Segment Open

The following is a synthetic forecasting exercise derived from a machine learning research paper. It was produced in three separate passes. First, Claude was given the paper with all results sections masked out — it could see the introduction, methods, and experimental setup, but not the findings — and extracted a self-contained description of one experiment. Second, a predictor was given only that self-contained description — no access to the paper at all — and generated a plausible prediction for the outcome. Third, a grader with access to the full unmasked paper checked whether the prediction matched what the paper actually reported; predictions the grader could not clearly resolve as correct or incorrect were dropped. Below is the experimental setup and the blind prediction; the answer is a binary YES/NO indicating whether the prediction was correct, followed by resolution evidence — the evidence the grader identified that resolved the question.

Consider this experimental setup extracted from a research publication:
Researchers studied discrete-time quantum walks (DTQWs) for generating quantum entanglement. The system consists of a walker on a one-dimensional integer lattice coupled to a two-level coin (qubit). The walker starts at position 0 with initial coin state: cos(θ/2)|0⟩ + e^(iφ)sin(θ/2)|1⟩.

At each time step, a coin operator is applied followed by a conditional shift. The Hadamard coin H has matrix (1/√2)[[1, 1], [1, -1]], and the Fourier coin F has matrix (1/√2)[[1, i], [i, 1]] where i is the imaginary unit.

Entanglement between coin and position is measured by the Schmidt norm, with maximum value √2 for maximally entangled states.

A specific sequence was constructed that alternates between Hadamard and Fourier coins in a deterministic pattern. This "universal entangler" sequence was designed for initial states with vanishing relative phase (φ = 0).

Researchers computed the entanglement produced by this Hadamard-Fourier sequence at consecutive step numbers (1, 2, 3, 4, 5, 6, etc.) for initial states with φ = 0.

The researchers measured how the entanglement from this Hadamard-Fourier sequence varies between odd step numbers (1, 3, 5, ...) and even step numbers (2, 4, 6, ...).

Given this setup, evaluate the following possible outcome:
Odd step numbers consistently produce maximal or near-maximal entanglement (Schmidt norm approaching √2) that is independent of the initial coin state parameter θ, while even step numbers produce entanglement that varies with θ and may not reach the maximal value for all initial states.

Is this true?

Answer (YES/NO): NO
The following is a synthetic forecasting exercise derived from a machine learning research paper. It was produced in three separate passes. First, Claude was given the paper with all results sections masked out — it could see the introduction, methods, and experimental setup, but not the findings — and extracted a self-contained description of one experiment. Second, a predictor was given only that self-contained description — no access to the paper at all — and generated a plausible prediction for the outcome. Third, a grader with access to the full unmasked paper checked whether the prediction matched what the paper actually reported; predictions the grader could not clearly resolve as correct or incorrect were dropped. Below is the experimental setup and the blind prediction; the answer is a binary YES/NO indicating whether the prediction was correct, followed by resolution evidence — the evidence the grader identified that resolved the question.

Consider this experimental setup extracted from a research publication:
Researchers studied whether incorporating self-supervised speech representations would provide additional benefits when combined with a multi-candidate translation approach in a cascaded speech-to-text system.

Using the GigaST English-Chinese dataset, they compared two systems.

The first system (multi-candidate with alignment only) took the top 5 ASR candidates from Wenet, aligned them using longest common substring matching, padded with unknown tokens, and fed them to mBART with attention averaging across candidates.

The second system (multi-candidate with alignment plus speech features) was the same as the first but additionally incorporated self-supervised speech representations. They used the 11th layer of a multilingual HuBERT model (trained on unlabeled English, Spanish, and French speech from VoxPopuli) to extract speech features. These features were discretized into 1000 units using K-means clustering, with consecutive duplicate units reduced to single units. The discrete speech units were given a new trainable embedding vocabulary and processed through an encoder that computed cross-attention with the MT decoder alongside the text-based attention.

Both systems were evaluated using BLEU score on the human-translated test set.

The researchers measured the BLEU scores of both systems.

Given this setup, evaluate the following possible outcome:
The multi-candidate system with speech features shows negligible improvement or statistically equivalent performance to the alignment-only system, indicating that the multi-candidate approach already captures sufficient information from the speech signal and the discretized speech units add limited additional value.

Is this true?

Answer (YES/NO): NO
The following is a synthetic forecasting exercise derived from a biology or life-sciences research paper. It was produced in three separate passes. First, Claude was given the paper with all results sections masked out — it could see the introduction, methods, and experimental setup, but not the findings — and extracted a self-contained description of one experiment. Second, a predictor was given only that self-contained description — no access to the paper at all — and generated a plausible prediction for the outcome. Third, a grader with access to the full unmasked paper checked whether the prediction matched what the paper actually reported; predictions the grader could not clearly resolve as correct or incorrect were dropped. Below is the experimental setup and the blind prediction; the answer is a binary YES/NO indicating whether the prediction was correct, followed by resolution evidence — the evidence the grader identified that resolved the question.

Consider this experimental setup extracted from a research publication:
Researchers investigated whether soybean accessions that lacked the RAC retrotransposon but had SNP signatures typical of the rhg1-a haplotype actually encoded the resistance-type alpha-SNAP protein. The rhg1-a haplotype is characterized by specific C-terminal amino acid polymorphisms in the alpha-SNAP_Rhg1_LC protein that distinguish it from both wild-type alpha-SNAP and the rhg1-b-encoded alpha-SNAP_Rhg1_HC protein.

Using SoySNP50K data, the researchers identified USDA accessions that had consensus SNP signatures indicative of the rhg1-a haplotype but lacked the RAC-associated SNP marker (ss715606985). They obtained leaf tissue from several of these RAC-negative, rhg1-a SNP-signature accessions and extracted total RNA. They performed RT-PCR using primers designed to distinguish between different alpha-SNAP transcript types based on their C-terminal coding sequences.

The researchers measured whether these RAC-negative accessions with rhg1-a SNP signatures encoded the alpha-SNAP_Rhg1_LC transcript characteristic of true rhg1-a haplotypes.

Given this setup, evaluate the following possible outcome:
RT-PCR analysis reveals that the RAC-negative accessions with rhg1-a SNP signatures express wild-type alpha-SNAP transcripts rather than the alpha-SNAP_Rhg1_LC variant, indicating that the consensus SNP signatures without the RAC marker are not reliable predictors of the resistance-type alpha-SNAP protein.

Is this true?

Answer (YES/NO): NO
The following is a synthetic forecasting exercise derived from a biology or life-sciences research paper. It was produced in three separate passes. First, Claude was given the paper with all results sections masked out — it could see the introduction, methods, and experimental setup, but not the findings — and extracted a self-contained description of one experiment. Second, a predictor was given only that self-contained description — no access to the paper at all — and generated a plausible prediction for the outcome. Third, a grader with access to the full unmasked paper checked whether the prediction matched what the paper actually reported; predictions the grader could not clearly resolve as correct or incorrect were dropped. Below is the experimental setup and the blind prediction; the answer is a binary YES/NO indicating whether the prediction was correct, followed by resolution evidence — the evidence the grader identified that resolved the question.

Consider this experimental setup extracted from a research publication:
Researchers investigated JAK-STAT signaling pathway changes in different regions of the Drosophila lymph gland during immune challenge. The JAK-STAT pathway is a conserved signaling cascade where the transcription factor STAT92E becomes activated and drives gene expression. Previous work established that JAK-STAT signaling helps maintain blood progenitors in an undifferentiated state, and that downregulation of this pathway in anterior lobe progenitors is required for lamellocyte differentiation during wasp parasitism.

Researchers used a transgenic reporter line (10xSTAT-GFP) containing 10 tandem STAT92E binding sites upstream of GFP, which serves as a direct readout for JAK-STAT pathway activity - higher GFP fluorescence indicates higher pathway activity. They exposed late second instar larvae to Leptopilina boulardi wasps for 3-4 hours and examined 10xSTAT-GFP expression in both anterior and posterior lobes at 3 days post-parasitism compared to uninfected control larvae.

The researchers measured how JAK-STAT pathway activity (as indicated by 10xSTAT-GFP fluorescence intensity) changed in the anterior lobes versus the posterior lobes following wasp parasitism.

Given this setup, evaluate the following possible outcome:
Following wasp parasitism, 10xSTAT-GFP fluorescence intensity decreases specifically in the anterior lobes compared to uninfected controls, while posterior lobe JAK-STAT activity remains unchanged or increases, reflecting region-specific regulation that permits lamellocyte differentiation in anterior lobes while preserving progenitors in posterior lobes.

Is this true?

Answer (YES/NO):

Segment Closed

## TASK DETAILS
Show the lines above with "supervised".

## PROBLEM SOLUTION
Researchers studied whether incorporating self-supervised speech representations would provide additional benefits when combined with a multi-candidate translation approach in a cascaded speech-to-text system.
The second system (multi-candidate with alignment plus speech features) was the same as the first but additionally incorporated self-supervised speech representations. They used the 11th layer of a multilingual HuBERT model (trained on unlabeled English, Spanish, and French speech from VoxPopuli) to extract speech features. These features were discretized into 1000 units using K-means clustering, with consecutive duplicate units reduced to single units. The discrete speech units were given a new trainable embedding vocabulary and processed through an encoder that computed cross-attention with the MT decoder alongside the text-based attention.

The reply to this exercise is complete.